Automated Fabrication and Surface Feature Classification for Atomic Silicon Devices

Abstract

The development of the modern transistor has sparked a technological revolution which has flourished for the past 70 years. Advancements in transistor design and fabrication have allowed for their continued shrinking in size and increase in operation speed. With the continued reduction in size of transistors to ~ 10,000s of atoms, their expected increase in operation speed has reached a roadblock. In order to see any continued increase in operation speed, novel device designs made from few to single atoms or molecules must be explored. One such candidate is Binary Atomic Silicon Logic (BASiL) which relies on selectively patterning dangling bonds (DBs) on an otherwise hydrogen terminated silicon (H-Si) surface. These DBs act as quantum dots allowing for the controlled localization of charge within DB structures. While proof of concept studies have shown the utility in the application of BASiL devices to supplement and replace the transistor, further studies are needed to realize its full potential.
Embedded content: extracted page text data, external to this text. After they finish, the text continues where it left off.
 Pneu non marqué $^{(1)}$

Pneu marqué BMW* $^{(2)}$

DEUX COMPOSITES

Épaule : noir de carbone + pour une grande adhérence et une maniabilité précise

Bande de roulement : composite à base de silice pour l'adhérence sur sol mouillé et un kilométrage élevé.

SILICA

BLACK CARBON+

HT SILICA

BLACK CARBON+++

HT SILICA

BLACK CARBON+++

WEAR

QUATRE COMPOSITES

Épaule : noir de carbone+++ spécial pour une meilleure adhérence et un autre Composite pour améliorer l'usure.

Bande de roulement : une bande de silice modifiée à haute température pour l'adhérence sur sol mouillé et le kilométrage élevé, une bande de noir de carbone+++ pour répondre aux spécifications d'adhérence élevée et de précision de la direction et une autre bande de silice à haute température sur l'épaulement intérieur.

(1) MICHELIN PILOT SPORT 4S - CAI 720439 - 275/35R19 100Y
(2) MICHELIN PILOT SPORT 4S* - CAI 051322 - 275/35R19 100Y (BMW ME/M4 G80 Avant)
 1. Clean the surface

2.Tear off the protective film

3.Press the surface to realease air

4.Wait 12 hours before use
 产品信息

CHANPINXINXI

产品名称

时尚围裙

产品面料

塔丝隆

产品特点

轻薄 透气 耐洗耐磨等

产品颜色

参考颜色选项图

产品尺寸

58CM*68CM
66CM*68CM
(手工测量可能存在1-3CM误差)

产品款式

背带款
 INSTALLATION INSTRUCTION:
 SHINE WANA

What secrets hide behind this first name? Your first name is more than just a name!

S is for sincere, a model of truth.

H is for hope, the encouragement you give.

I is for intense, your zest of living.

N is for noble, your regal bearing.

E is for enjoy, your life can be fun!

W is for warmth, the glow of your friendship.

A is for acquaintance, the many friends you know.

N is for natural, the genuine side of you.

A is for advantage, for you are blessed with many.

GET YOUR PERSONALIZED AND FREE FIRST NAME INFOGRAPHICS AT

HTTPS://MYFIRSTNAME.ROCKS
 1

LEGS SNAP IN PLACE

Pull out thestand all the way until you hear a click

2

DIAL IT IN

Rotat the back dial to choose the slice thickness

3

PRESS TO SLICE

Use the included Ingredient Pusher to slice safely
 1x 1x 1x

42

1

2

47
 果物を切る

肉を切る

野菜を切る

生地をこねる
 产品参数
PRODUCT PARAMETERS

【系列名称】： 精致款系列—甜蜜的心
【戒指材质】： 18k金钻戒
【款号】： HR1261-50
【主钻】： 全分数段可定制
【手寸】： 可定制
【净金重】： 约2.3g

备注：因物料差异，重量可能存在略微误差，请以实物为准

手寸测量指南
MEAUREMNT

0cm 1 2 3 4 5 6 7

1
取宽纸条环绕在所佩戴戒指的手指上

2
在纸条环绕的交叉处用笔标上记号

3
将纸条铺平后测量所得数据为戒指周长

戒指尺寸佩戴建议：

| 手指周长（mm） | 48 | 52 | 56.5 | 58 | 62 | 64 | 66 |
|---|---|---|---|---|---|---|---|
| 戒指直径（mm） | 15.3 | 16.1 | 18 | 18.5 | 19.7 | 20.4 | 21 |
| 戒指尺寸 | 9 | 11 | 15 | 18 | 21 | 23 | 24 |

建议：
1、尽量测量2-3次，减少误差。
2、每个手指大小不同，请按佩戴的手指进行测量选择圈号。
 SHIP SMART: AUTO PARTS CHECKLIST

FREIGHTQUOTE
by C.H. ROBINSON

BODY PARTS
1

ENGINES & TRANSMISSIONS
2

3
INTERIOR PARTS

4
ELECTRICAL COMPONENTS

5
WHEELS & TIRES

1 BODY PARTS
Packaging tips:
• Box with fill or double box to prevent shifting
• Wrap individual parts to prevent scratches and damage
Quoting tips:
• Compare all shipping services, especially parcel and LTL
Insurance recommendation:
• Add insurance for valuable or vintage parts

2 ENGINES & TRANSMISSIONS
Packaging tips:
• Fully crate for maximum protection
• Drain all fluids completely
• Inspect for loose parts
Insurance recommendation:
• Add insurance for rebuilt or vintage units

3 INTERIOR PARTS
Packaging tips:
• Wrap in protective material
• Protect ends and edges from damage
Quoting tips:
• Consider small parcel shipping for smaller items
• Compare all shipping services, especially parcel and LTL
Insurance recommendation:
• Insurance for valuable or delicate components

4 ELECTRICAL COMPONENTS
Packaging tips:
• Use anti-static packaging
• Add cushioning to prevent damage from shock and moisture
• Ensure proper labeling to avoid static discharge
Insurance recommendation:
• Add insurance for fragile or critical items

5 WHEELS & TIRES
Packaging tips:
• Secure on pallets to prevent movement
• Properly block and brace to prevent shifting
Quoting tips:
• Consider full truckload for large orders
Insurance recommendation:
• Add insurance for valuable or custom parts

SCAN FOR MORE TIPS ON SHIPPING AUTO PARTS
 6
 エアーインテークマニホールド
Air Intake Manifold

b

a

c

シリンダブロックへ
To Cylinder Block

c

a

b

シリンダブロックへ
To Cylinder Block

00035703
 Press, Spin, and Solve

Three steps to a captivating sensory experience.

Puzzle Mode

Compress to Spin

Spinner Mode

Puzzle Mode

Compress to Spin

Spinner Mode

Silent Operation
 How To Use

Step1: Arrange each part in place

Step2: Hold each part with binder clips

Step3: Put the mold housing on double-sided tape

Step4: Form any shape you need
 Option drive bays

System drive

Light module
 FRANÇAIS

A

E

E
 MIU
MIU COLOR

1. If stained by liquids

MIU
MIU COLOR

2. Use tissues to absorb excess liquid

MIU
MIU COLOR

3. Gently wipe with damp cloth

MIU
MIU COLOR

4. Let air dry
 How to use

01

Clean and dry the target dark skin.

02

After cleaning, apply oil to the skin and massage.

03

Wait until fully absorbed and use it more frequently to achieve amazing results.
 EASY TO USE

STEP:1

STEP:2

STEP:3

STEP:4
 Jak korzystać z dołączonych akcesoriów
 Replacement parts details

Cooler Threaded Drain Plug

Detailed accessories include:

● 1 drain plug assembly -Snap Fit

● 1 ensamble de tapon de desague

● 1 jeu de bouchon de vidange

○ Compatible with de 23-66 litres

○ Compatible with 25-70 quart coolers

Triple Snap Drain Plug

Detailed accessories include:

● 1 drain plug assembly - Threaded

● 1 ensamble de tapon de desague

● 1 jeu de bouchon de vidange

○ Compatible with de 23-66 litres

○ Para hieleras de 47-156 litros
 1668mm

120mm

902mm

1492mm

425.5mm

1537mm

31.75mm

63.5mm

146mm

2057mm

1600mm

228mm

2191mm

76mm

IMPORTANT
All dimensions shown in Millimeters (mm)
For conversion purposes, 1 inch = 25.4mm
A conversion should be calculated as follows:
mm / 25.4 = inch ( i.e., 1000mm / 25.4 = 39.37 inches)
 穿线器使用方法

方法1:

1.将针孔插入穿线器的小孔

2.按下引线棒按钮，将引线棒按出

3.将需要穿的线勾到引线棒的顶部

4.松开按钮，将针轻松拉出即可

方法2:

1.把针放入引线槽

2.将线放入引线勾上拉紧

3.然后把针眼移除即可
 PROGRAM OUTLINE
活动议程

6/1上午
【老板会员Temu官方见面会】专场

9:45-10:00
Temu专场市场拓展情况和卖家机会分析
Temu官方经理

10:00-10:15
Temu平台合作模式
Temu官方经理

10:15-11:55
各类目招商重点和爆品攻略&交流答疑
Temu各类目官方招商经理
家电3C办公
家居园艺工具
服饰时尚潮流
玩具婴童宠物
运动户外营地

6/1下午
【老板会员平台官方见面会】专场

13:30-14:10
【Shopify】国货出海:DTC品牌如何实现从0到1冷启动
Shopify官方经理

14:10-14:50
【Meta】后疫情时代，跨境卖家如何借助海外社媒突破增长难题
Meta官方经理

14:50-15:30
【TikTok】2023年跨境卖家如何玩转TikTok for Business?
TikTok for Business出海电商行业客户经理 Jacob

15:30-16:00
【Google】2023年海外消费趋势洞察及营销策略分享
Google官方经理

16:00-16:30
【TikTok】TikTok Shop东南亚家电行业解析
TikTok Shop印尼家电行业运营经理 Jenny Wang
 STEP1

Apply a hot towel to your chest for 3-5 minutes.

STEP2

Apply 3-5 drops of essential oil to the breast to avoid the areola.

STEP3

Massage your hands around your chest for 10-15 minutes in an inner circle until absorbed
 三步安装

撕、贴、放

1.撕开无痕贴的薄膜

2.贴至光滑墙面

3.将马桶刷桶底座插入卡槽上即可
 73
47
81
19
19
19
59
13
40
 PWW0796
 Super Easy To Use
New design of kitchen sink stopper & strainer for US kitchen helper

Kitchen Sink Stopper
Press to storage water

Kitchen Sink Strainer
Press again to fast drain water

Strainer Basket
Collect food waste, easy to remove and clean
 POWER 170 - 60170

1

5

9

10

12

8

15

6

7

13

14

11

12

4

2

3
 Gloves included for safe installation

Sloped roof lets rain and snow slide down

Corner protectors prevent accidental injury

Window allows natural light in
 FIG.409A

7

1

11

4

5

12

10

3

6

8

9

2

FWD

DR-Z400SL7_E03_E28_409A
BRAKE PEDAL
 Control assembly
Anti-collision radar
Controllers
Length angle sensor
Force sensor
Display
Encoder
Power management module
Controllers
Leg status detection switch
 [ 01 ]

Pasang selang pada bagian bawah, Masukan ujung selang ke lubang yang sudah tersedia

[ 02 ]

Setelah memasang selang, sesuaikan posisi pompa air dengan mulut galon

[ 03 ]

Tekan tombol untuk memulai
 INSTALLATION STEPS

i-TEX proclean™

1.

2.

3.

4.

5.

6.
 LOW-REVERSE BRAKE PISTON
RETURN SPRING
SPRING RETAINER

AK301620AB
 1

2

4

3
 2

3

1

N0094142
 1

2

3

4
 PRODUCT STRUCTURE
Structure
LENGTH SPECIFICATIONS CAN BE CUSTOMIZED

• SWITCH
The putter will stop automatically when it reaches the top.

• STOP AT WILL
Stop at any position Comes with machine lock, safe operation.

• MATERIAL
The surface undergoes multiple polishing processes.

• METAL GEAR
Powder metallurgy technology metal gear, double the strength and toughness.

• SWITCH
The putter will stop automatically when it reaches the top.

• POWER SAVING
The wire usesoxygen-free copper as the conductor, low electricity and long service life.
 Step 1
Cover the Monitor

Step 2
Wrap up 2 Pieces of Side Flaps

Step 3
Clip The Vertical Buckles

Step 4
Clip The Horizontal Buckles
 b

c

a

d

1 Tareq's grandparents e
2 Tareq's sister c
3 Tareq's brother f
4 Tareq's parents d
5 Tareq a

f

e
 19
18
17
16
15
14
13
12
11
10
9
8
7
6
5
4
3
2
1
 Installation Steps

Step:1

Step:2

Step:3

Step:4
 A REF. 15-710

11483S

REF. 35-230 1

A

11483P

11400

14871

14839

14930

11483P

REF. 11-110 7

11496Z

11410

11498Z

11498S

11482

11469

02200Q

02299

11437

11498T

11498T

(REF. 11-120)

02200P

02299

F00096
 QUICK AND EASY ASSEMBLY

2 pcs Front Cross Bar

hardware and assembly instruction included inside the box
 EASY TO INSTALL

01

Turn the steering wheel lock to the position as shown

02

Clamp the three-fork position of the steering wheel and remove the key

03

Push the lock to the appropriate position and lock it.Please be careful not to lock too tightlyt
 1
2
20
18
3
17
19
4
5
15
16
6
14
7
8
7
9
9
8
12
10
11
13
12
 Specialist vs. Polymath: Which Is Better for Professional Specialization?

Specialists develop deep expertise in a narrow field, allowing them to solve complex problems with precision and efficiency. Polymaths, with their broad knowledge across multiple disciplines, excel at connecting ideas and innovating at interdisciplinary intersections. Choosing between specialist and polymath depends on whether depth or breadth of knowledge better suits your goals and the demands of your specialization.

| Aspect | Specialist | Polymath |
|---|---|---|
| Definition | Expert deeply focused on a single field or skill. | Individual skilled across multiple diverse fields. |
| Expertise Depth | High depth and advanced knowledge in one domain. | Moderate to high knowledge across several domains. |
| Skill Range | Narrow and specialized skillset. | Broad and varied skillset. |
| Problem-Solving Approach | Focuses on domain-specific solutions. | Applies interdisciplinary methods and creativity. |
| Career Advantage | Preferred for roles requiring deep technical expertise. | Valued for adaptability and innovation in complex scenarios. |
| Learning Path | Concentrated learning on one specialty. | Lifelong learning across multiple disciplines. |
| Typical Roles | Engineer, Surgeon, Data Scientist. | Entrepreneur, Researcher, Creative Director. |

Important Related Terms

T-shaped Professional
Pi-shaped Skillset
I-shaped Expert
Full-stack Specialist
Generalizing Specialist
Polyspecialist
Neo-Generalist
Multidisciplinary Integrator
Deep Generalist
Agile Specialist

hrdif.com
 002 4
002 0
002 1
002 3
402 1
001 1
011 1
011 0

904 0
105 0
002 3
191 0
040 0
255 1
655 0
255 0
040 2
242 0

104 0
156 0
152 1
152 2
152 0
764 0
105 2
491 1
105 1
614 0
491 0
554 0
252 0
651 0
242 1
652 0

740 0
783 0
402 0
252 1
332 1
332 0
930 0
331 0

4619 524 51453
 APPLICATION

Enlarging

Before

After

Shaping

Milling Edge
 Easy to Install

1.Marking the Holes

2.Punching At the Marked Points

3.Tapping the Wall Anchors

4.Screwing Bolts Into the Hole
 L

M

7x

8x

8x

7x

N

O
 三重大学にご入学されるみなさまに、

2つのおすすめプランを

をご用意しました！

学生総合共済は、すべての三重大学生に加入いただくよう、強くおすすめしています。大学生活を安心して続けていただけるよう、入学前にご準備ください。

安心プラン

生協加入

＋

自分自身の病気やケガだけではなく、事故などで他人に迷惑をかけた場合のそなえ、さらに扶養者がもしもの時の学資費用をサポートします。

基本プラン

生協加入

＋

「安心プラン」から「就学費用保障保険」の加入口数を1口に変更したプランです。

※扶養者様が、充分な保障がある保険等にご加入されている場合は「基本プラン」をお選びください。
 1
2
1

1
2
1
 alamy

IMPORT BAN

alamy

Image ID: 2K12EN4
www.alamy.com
The automated fabrication of such devices is limited by the natural distribution of defects commonly found on the H-Si surface. By utilizing a combination of imaging modes of a scanning tunneling microscope (STM) and a non-contact atomic force microscope (nc-AFM), a catalogue of surface defects is created. This catalogue confirms the classification of previously reported and unreported defects providing experiential and theoretical evidence into their proposed assignments. The knowledge gained from this comprehensive study is used to create a neural network capable of segmenting and identifying defects of the H-Si(100)-2x1 surface. This network can distinguish between the defect free surface, charged defects, and uncharged defects through seven different classes. The locations of these defects are used for the automated fabrication of DB devices by patterning a DB structure in the most viable area of the surface as determined by the neural network. The accuracy and number of classes of the neural network is improved by upgrading the quality of the training data used for the neural network enabling additional applications in surface quality assessment.

Utilizing one of the nc-AFM imaging modes refined in the creation of the defect catalogue, the AFM tip is turned into a charge sensor capable of distinguishing between the three charge states of the DB. This charge sensitivity is used to study DB wires fabricated on the H-Si(100)-2x1 surface revealing a previously unobserved ionic charge phase. Performing spectroscopic analysis, we identify higher energy configurations corresponding to an alternative lattice distortion as well as tip-induced charging effects. By varying the length and orientation of these DB structures, we further highlight key features in the formation of these ionic surface phases which provide the experimental insights needed for the incorporation of DB wires for BASiL device control. The combined efforts of developing a surface defect catalog, automated device fabrication scheme, and an understanding of the behaviour of DB wires work to further the development and application of BASiL devices enabling the replacement of current transistor technology by atom scale devices.